:: Instructions for the task ::
How many lines in the records below contain the string "jacket", matching case exactly? Tally them and give only the number.

:: Records for the exercise ::
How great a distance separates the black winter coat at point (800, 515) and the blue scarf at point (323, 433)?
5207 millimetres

--

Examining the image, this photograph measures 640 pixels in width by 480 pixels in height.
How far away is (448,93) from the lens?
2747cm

...

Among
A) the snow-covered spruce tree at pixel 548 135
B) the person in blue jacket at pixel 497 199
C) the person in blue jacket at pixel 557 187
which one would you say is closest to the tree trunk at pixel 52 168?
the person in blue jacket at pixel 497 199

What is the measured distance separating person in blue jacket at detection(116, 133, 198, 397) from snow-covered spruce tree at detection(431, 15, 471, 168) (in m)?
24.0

:: Written answer ::
4